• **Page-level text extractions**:
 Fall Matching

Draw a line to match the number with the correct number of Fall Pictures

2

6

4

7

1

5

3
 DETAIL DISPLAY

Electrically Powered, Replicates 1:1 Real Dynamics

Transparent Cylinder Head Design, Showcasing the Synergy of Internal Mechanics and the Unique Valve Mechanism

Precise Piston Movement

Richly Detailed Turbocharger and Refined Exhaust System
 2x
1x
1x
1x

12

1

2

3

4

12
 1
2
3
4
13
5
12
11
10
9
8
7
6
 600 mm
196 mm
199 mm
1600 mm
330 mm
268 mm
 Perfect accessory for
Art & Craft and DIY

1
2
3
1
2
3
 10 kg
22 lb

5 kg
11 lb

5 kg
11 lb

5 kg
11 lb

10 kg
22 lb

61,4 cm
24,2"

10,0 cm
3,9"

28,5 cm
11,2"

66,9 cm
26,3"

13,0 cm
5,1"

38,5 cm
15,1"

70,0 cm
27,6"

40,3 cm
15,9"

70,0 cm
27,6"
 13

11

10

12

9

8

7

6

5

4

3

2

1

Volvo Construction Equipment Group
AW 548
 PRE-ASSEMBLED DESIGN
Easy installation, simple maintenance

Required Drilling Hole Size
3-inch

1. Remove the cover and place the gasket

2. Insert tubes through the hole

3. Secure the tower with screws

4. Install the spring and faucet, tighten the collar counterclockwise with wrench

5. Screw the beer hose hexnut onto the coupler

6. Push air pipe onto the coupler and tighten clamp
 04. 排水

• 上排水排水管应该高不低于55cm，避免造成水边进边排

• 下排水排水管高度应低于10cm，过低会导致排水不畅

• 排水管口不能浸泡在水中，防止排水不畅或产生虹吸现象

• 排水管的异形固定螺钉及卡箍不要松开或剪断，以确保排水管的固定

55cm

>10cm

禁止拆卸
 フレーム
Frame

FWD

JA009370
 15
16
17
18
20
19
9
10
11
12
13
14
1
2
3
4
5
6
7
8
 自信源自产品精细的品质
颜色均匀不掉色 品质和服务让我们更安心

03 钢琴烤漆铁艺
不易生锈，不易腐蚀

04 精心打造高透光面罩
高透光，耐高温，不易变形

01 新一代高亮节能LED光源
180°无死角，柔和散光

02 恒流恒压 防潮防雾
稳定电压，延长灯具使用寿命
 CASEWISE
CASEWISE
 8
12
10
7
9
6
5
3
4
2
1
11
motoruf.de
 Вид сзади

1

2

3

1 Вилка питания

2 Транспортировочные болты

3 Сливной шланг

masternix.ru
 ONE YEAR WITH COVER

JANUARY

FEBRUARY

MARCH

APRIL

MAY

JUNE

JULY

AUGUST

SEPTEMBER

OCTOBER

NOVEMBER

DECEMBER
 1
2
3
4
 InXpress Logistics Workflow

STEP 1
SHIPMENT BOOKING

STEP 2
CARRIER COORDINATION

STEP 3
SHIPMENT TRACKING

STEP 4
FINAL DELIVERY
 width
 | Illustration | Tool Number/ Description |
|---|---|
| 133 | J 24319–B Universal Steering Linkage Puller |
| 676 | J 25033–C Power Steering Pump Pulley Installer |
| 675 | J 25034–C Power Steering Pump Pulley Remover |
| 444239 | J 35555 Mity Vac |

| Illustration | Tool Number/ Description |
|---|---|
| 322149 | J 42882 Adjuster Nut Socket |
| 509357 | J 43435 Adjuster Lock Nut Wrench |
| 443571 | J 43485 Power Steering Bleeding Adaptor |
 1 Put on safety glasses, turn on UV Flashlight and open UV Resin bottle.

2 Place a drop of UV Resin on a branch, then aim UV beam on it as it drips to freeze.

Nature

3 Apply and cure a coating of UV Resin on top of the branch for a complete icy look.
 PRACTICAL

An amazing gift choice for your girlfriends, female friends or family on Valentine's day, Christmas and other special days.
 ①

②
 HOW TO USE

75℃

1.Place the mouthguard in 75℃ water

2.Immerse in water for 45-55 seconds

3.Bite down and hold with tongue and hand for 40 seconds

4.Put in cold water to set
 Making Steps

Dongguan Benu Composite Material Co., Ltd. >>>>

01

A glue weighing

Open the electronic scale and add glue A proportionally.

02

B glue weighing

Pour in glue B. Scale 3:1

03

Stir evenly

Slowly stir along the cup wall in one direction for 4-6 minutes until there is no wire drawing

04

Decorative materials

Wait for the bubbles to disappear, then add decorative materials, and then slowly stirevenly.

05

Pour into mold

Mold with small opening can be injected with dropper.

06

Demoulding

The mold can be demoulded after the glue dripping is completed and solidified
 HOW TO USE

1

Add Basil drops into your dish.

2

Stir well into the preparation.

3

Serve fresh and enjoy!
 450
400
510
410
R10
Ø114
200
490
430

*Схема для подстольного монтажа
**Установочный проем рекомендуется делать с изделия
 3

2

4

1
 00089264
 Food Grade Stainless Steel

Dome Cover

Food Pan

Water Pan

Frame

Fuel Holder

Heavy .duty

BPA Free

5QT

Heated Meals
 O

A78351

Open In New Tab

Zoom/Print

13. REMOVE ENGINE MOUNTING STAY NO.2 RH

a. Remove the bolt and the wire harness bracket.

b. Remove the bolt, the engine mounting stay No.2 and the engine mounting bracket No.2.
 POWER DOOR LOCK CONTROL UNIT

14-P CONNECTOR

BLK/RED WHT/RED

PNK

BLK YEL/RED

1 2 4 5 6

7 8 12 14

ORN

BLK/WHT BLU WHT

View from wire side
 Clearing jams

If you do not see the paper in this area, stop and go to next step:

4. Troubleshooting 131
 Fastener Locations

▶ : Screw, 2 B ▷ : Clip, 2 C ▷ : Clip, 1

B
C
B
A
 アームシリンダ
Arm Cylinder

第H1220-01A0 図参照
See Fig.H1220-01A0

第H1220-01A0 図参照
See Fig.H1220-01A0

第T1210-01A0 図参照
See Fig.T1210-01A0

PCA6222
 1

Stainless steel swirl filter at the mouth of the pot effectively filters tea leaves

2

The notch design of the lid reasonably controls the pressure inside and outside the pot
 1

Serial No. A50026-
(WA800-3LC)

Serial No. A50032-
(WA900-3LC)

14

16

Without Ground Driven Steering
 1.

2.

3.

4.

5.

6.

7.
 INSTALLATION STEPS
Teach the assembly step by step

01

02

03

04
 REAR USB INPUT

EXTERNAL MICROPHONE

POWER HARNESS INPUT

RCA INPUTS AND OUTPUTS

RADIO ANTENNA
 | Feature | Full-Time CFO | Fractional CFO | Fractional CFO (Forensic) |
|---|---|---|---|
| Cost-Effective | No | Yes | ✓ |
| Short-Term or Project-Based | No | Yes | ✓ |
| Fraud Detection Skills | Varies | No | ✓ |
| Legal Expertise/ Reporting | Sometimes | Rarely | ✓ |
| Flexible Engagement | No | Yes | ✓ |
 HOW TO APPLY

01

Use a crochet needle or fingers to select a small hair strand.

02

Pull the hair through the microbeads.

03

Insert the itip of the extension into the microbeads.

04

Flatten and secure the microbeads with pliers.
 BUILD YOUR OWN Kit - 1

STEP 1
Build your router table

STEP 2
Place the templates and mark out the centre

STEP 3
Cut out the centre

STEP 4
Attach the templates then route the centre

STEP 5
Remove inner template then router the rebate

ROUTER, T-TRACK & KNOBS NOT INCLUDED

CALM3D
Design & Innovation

• **Task instructions**:
Each line above that has the word "coupler" should be copied.

• **Worked solution**:
5. Screw the beer hose hexnut onto the coupler
6. Push air pipe onto the coupler and tighten clamp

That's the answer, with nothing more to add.